Photo By Piero Cristaldi

Jean-Michel Cazabat

Photo By Lauren Dilello

Fast Forward
The future is getting a nostalgic look in the new film “Looper.” Although the time-traveling sci-fi flick, which stars Joseph Gordon-Levitt and Bruce Willis, is set 30 years in the future, styling for the movie was inspired by fashion from the past. “Most of the characters’ styles are mixed between the 1920s and the 1980s, which isn’t too far off from how people dress today,” said Sharen Davis, the film’s costume designer. “We just did small things to twist the look.” Here, Davis tells Spy about her forward spin on classic footwear. 

Your main character exists in two different time periods. How did you go about outfitting Gordon-Levitt and Willis?
“Joseph wears a lot of traditional Stacy Adams shoes because I pulled his look from the 1950s. I augmented the bottom with a lug sole so it looked a little more hip. I also put a different rim on the soles and braces on the laces. Bruce Willis — or the older Joe character who comes from 30 years in the future — is wearing Keen shoes. We tried to use no buttons or zippers for all the future wardrobe, so that footwear is all slip-ons.”

Was Gordon-Levitt’s everyday style similar to the character he plays in the movie?
“Their styles are not the same at all. Joseph is very meticulous about his clothing and his fit. He’s got a good sense of style and we knew we were pushing a look on him that he hadn’t really worn.”


Italian Masters
Milan’s Montenapoleone neighborhood was buzzing with footwear talent last week. Gianvito Rossi played the dual role of designer and proud dad at his spring presentation. At 15, Rossi’s daughter quipped that her father lets her try on his sexy stilettos, but she’s only allowed out of the house in lower heels. “I am not ready for that,” the designer said. Down the block, Giuseppe Zanotti also was proudly talking about his offspring, but in this case, he was referring to his spring shoes. “I always feel better when people come through and like the shoes. They are my babies. Well, that and a collection of Chateau Margaux wine,” he joked. Meanwhile, Brian Atwood said his wish was to kick back and enjoy the Italian city. But the designer did have some fashion items on his agenda, including sitting front row at Versace. And fresh from a summer safari in Botswana, Zoraide’s Paola Bay said her proximity with the wildlife has encouraged her to use printed leathers. “Now the embossed leathers are so good you don’t need the real thing anyway,” she said.

Shoe Spotting
Jean-Michel Cazabat loves a little face time with customers. The designer told Spy he can’t resist speaking to fashionistas on the street who are sporting his shoes. “Most of the time I can’t keep my mouth shut,” said Cazabat, who recently stopped a woman in Hong Kong wearing one of his looks. Cazabat did plenty of mingling last week for a personal appearance at Saks Fifth Avenue to promote his fall ’12 collection, but the designer said he’s already thinking about fall ’13 and will attend a leather fair in Italy later this month.

[GIVEN RECORDS]
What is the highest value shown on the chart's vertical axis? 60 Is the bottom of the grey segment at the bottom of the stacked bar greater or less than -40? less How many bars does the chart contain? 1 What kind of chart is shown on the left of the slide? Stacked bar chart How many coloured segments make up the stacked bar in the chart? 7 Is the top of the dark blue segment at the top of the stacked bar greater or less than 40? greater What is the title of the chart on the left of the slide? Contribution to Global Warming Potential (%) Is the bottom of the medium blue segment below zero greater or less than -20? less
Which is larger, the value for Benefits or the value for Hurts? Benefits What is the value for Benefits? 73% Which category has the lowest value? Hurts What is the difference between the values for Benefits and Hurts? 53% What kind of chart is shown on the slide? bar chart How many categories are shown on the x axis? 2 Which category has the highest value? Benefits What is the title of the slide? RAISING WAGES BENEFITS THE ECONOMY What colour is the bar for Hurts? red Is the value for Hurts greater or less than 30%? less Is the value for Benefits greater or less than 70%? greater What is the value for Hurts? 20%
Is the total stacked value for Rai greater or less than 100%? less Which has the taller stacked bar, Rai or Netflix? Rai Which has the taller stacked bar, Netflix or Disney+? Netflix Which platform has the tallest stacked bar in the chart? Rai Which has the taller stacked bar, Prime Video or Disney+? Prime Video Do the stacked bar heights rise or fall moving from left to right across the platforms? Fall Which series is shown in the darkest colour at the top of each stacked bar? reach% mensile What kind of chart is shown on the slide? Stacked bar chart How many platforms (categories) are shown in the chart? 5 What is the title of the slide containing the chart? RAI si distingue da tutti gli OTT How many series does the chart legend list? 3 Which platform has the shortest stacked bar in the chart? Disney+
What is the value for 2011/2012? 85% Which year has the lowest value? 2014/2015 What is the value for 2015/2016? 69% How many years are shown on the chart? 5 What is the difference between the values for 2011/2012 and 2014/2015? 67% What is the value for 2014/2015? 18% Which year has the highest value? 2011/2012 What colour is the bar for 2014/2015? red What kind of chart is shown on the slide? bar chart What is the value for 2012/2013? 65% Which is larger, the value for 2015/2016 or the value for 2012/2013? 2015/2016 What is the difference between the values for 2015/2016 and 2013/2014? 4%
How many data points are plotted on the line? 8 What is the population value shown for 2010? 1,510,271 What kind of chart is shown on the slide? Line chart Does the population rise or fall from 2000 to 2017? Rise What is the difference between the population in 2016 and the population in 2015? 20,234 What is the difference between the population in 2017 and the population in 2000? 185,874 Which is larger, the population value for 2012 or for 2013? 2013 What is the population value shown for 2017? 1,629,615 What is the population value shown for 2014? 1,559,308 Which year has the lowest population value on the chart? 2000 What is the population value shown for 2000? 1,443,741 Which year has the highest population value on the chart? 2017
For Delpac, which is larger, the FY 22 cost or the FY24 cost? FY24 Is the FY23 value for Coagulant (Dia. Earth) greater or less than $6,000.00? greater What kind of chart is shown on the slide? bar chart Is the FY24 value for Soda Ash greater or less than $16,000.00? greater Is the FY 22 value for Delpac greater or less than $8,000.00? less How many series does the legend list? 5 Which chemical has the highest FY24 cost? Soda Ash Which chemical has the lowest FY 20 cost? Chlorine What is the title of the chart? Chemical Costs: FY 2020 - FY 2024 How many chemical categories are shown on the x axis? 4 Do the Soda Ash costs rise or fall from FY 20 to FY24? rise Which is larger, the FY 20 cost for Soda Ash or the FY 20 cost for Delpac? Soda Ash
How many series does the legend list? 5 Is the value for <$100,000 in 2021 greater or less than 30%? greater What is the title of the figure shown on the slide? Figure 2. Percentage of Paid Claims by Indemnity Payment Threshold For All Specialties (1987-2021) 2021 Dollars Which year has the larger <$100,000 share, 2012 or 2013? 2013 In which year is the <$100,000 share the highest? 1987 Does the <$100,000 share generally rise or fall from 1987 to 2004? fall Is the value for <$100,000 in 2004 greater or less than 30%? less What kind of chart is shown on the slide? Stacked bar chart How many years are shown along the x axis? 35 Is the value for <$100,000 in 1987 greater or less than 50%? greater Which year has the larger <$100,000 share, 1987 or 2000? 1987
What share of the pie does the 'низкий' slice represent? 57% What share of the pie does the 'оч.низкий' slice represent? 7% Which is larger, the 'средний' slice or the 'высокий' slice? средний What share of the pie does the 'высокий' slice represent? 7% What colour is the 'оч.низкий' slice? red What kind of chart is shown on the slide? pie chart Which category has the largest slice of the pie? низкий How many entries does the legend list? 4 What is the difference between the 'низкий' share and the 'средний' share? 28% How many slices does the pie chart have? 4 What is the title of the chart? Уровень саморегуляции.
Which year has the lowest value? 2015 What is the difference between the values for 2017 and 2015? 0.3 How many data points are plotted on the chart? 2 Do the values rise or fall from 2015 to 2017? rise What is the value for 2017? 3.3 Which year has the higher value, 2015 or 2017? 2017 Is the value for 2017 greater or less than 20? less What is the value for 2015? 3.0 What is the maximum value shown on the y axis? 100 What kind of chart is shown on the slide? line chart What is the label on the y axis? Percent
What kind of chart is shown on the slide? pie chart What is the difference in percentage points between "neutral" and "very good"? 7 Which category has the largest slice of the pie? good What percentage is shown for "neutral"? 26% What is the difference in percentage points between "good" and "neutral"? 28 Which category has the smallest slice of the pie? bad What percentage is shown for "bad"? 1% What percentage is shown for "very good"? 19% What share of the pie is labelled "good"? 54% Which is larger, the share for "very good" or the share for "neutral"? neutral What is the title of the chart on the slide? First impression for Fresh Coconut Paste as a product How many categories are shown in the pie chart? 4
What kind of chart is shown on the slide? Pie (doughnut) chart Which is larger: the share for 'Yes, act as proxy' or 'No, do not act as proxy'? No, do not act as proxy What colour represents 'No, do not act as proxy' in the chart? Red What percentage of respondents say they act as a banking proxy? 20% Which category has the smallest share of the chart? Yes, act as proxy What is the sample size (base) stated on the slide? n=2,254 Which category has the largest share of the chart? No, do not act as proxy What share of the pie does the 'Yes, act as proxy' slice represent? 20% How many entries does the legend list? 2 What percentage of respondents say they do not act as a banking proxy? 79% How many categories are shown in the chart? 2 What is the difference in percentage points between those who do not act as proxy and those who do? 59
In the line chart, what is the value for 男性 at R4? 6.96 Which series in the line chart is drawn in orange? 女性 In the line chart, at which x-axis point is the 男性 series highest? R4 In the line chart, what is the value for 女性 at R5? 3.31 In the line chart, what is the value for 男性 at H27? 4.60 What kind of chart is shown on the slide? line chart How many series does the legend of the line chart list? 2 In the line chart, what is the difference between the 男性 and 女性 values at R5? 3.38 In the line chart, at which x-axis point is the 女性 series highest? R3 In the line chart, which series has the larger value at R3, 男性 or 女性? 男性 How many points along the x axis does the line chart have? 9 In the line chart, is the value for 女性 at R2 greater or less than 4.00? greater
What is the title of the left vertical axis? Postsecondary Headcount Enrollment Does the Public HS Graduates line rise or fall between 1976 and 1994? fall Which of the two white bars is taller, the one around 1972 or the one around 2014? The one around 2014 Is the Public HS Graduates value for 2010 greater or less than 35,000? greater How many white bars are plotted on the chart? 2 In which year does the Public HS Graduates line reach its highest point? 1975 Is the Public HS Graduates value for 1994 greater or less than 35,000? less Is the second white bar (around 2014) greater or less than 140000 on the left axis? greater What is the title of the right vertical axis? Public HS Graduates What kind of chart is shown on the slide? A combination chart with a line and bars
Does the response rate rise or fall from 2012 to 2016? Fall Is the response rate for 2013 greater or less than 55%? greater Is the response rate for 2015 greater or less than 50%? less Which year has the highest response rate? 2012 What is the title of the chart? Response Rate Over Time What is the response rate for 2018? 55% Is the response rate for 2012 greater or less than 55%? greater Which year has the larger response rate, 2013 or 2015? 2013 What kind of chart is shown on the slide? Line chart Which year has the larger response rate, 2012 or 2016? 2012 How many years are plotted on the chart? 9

[ASSIGNED TASK 1] In the footwear column, who was the costume designer for the film "Looper"?
[ASSIGNED TASK 2] List every person named in the "Italian Masters" section of the footwear column.
The rows have nothing to do with the footwear column.

[YOUR RESPONSE 1] Sharen Davis

[YOUR RESPONSE 2] Gianvito Rossi, Giuseppe Zanotti, Brian Atwood, Paola Bay